"codec" entries

Four short links: 30 August 2010

Four short links: 30 August 2010

H.264 Patents, Pakistan Flood Crowdsourcing, YouTube to MP3, Bloom Filter Tips

  1. Free as in Smokescreen (Mike Shaver) — H.264, one of the ways video can be delivered in HTML5, is covered by patents. This prevents Mozilla from shipping an H.264 player, which fragments web video. The MPEG LA group who manage the patents for H.264 did a great piece of PR bullshit, saying “this will be permanently royalty-free to consumers”. This, in turn, triggered a wave of gleeful “yay, now we can use H.264!” around the web. Mike Shaver from Mozilla points out that the problem was never that users might be charged, but rather that the software producer would be charged. The situation today is just as it was last week: open source can’t touch H.264 without inviting a patent lawsuit.

Your goal: Print the section of the short-links text on H.264 patents from "H.264 Patents, Pakistan" up to and including "a patent lawsuit.", reproducing every word and mark verbatim.

Records:
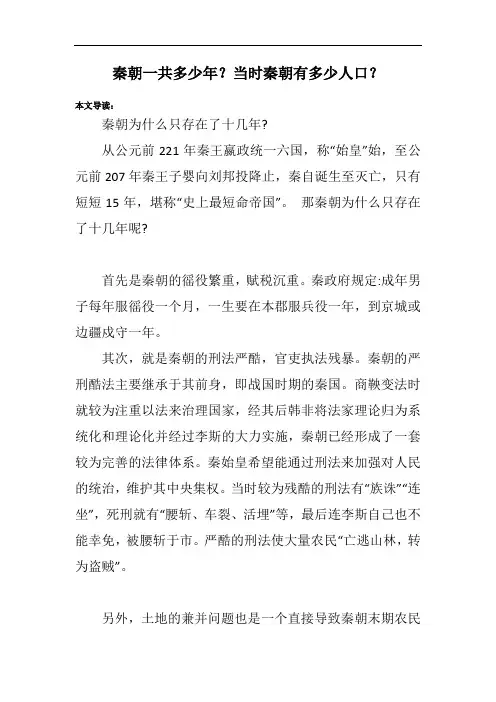 秦朝一共多少年？当时秦朝有多少人口？

本文导读：

秦朝为什么只存在了十几年?

从公元前 221 年秦王嬴政统一六国，称“始皇”始，至公元前 207 年秦王子婴向刘邦投降止，秦自诞生至灭亡，只有短短 15 年，堪称“史上最短命帝国”。 那秦朝为什么只存在了十几年呢?

首先是秦朝的徭役繁重，赋税沉重。秦政府规定:成年男子每年服徭役一个月，一生要在本郡服兵役一年，到京城或边疆戍守一年。

其次，就是秦朝的刑法严酷，官吏执法残暴。秦朝的严刑酷法主要继承于其前身，即战国时期的秦国。商鞅变法时就较为注重以法来治理国家，经其后韩非将法家理论归为系统化和理论化并经过李斯的大力实施，秦朝已经形成了一套较为完善的法律体系。秦始皇希望能通过刑法来加强对人民的统治，维护其中央集权。当时较为残酷的刑法有“族诛”“连坐”，死刑就有“腰斩、车裂、活埋”等，最后连李斯自己也不能幸免，被腰斩于市。严酷的刑法使大量农民“亡逃山林，转为盗贼”。

另外，土地的兼并问题也是一个直接导致秦朝末期农民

Solved exercise:
H.264 Patents, Pakistan Flood Crowdsourcing, YouTube to MP3, Bloom Filter Tips

  1. Free as in Smokescreen (Mike Shaver) — H.264, one of the ways video can be delivered in HTML5, is covered by patents. This prevents Mozilla from shipping an H.264 player, which fragments web video. The MPEG LA group who manage the patents for H.264 did a great piece of PR bullshit, saying “this will be permanently royalty-free to consumers”. This, in turn, triggered a wave of gleeful “yay, now we can use H.264!” around the web. Mike Shaver from Mozilla points out that the problem was never that users might be charged, but rather that the software producer would be charged. The situation today is just as it was last week: open source can’t touch H.264 without inviting a patent lawsuit.